▶ Selected text
Introduction

Administration of corticosteroids is an established first line treatment for many inflammatory diseases, although their precise mechanism of action is not clear and efficacy can be variable and unpredictable. Transmural intestinal inflammation results from innate and adaptive immune cell infiltration with accumulation of pro-inflammatory cytokines1. The interaction of effector CD4+ T-helper cells (e.g. TH1 and TH17), neutrophils and macrophages can disrupt intestinal homeostasis and epithelial integrity, to precipitate and perpetuate inflammation2,3,4,5,6,7.

In an advancing era of personalized medicine, the ideal scenario is to fully understand the mechanism of action of each therapeutic approach in order to match a treatment to the biological pattern of an individual’s disease. Approximately 20% of IBD patients are refractory to corticosteroid therapy, and although genetic factors have been identified relating to therapeutic responses8,9 there are still no identified biomarkers to monitor therapy or predict responses. It is known that macrophages, neutrophils and lymphocytes all play a role in steroid resistance, with granulocyte/monocyte adsorptive apheresis a viable option for non-pharmacological intervention10 in these patients.

By better understanding local protein and gene responses in the inflamed gut after steroid treatment, key elements may be identified as potential markers of unresponsiveness. Additionally, a better understanding of the regulatory mechanisms which enhance mucosal healing could lead to new therapeutics and help overcome therapeutic failure.

▶ Material provided
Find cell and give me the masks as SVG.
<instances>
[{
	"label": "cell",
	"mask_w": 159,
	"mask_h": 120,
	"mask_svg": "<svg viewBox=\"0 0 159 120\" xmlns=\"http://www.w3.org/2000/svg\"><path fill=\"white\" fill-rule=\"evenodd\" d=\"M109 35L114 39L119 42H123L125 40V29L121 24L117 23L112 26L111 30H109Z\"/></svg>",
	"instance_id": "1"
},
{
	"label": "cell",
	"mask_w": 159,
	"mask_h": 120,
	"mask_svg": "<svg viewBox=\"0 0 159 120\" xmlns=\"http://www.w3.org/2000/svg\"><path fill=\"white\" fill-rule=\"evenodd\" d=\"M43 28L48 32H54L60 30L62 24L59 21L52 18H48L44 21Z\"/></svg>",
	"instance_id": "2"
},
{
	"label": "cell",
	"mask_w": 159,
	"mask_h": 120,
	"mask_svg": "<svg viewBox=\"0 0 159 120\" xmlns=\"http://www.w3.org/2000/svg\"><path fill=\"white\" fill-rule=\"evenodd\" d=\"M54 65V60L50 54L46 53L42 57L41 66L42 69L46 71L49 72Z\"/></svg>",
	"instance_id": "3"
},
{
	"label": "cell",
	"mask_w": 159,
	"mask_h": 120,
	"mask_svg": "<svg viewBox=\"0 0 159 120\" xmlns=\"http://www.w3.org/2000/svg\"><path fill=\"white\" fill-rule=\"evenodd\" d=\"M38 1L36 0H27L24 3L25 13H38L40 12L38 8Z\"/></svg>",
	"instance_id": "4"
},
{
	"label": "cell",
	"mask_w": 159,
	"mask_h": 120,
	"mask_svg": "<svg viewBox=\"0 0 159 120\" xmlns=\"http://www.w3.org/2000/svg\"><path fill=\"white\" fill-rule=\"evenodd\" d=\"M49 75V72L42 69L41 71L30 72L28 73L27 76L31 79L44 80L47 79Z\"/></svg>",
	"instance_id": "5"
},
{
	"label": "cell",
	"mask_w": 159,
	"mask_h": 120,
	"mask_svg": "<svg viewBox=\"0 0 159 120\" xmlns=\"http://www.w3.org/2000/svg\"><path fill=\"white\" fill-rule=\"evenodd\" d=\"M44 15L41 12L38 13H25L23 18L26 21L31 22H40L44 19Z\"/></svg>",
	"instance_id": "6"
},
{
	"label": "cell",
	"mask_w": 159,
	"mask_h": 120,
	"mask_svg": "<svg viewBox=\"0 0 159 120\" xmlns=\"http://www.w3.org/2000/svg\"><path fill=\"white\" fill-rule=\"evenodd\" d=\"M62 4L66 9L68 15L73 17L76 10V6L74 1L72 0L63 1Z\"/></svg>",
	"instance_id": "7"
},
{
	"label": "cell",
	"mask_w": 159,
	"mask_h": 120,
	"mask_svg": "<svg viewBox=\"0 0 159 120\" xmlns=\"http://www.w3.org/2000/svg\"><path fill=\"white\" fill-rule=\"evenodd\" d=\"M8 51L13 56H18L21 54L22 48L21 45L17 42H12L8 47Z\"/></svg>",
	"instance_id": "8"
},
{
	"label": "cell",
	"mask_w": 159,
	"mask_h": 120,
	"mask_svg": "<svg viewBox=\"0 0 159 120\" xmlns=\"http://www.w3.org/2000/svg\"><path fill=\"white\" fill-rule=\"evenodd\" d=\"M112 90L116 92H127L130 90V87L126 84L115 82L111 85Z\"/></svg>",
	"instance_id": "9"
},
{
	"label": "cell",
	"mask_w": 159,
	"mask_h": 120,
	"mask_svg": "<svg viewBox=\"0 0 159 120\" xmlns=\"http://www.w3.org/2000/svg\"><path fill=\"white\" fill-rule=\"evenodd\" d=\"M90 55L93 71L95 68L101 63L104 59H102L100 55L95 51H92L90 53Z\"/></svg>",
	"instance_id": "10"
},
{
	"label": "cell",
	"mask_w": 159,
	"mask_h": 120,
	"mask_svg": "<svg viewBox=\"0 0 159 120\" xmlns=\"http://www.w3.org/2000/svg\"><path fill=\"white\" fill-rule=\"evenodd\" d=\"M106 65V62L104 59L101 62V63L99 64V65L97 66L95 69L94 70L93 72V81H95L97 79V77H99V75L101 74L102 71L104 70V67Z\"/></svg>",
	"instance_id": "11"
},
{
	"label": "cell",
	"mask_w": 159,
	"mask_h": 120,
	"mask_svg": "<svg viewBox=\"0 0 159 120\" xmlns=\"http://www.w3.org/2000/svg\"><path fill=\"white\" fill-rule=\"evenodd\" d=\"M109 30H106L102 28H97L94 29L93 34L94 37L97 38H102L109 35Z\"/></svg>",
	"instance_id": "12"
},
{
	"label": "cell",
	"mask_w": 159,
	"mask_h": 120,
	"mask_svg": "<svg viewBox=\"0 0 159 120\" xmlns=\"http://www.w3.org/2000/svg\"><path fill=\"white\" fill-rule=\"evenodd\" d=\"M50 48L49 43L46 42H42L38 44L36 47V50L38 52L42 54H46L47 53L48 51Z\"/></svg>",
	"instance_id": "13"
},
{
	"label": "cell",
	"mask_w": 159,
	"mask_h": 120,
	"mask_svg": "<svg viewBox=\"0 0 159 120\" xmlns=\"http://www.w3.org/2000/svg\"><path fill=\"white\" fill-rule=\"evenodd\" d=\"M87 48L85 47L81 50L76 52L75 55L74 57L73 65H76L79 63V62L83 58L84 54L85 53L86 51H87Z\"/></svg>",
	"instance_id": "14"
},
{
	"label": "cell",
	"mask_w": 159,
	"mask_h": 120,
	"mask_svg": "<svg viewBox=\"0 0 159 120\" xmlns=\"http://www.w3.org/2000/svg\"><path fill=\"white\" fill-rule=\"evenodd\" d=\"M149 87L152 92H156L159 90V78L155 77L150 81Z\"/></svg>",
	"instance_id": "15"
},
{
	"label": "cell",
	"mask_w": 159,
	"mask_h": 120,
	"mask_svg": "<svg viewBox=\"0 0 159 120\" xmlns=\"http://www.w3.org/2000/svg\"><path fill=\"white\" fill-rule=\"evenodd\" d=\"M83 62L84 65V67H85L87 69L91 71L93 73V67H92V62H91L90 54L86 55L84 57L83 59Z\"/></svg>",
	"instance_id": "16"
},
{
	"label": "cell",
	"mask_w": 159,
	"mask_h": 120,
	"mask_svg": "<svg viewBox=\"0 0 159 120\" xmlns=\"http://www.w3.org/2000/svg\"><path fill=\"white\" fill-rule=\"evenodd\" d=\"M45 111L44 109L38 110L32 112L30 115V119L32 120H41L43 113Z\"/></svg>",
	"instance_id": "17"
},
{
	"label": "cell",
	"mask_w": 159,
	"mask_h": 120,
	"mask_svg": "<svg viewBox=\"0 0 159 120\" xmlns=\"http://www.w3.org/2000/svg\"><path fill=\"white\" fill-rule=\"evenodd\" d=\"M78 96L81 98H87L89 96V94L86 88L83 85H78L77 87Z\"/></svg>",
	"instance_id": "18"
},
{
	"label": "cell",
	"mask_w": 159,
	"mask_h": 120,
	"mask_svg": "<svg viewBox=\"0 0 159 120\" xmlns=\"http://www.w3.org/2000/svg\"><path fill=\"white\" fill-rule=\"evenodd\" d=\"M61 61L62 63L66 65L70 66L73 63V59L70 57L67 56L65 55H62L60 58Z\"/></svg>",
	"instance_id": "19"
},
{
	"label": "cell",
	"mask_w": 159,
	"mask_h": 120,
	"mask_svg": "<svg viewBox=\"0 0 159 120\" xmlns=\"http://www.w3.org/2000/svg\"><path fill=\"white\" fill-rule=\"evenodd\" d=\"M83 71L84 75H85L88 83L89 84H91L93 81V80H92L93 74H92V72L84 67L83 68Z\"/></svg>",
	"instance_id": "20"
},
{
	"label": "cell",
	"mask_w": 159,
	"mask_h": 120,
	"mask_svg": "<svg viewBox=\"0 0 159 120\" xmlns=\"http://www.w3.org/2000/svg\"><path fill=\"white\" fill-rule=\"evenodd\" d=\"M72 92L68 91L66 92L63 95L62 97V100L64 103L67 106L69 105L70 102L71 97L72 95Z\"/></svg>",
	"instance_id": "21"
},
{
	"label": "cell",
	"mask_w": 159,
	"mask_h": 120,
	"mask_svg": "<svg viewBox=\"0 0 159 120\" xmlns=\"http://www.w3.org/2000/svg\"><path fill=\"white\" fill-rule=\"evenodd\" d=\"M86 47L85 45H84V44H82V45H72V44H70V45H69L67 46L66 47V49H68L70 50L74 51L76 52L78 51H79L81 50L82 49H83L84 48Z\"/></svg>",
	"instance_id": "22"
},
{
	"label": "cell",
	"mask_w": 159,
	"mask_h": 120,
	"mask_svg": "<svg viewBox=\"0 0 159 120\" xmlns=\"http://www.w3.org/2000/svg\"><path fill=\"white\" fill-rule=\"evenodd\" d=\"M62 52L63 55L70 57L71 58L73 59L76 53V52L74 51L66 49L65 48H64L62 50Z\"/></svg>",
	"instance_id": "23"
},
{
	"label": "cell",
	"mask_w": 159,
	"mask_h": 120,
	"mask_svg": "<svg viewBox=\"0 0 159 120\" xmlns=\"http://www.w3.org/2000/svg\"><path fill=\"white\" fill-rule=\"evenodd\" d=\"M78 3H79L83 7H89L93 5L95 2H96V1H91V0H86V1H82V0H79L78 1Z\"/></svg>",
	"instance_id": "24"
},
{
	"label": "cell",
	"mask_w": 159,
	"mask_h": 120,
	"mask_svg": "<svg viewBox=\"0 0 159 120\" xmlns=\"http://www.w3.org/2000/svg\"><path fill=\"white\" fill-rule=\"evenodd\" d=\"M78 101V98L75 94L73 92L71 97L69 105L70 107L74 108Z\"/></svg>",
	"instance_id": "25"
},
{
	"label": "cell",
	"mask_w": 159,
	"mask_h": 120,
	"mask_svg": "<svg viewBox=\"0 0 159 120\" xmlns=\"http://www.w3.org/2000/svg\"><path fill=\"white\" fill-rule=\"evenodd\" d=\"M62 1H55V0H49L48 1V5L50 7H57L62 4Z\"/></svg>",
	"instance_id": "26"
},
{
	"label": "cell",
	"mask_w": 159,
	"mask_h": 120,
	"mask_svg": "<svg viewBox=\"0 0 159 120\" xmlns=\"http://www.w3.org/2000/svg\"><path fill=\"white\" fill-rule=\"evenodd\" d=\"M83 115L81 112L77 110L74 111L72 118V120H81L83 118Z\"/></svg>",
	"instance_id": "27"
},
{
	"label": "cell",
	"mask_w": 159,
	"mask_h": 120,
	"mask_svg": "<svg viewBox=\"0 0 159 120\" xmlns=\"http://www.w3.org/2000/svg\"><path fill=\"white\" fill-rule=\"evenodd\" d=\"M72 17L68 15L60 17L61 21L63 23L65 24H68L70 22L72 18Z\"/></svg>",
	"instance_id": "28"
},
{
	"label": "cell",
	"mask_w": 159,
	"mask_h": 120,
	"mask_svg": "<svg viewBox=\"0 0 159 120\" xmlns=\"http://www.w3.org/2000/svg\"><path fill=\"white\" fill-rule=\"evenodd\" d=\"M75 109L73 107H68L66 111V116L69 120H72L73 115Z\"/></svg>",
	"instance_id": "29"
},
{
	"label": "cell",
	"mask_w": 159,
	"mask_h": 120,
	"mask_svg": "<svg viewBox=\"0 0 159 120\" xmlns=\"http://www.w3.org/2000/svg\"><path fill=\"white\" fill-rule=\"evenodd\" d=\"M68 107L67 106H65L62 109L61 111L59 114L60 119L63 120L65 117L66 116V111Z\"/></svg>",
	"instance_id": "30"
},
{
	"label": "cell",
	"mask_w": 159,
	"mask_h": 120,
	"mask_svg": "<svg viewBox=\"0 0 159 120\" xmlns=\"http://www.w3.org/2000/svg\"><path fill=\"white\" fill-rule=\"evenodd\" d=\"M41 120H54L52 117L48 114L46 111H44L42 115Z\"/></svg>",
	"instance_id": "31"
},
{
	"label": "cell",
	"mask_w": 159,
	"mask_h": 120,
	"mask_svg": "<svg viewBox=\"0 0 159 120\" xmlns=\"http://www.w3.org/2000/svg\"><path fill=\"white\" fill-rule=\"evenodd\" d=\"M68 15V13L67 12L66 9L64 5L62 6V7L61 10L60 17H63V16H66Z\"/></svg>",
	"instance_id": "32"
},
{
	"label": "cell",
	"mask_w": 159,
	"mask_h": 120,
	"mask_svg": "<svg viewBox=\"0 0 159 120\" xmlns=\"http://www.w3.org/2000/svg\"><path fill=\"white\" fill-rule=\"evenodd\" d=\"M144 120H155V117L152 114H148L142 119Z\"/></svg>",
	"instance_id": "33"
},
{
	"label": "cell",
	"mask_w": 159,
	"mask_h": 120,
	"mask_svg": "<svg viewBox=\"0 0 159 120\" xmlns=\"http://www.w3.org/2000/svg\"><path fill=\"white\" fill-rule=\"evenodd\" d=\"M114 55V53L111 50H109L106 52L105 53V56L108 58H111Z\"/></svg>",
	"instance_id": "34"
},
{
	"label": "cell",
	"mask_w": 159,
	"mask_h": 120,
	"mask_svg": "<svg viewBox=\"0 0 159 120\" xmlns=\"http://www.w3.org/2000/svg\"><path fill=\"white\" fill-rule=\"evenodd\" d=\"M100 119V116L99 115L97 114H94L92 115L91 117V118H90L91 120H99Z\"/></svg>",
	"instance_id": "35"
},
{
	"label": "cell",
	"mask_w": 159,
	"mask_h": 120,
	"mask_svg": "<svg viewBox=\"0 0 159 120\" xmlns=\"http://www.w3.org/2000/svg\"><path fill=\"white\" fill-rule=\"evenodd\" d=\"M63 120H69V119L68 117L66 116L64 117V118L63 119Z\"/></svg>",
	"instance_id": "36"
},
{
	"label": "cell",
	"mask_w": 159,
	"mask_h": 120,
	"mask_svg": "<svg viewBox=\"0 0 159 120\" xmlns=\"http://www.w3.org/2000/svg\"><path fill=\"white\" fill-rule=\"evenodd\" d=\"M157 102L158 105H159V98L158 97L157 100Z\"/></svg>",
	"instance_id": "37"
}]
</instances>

▶ Required tasks
(1) Print the part of the corticosteroid introduction that starts at "By better understanding" and stops after "overcome therapeutic failure.".
(2) Carry on the introduction about corticosteroid treatment of intestinal inflammation from its last sentence.

▶ Answers to this exercise
(1)
By better understanding local protein and gene responses in the inflamed gut after steroid treatment, key elements may be identified as potential markers of unresponsiveness. Additionally, a better understanding of the regulatory mechanisms which enhance mucosal healing could lead to new therapeutics and help overcome therapeutic failure.

(2)
In this study we investigated how the colonic immune phenotype changes in response to corticosteroid therapy during colitis. We chose to study the effect of corticosteroid treatment in a mouse model of chronic colitis11. Given that NICE guidelines recommend steroid treatment to induce remission in patients on first presentation or having suffered one exacerbation in the last twelve months, we chose this mild-to-moderate model over the more commonly used DSS induced colitis, as the infection induces a low number of T regulatory cells and the epithelium remains intact. The key parameters studied were immune gene expression, cytokine protein expression, pathology and overall clinical outcome.

Results and Discussion

Therapeutic intervention with hydrocortisone improved the colonic and systemic phenotype of chronic T. muris-induced colitis

Hydrocortisone was administered from day 35 post-infection with T. muris, when chronic inflammation was established. Persistent worm burden was seen in all infected AKR/J (193 +/− 28, Fig. 1A); immune suppression did not induce worm expulsion. Prior to treatment, no significant weight difference between infected cohorts was observed although as expected infected cohorts displayed significant weight loss compared to naïve mice (ANOVA, p < 0.0001, Fig. 1B). Steroid treated mice showed some weight loss recovery during treatment although this was not significant (Fig. 1B).

Figure 1
figure 1

Steroid intervention improved colonic phenotype and body weight of AKR/J mice infected with T. muris. AKR/J were infected with 300 T. muris ova, and studied to 45 days post-infection. Steroids were administered from day 35 p.i. on alternate days. (A) The worm burden was not significantly different across infected groups (ANOVA p = 0.51). (B) Both infected groups displayed significant weight loss compared to naïve AKR prior to the initiation of treatment on day 35 p.i. (ANOVA, p < 0.0001). Steroid treatment initiated significant weight loss recovery. (C) Colonic shortening observed post-infection was ameliorated by steroid treatment. (D) Macroscopic colonic appearances across experimental cohorts demonstrated biological differences (shortened, more oedematous, lack of ingesta) in untreated and T. muris infected AKR. The data are expressed as the mean ± SD. n = 5 per group. Data representative of two independent experiments.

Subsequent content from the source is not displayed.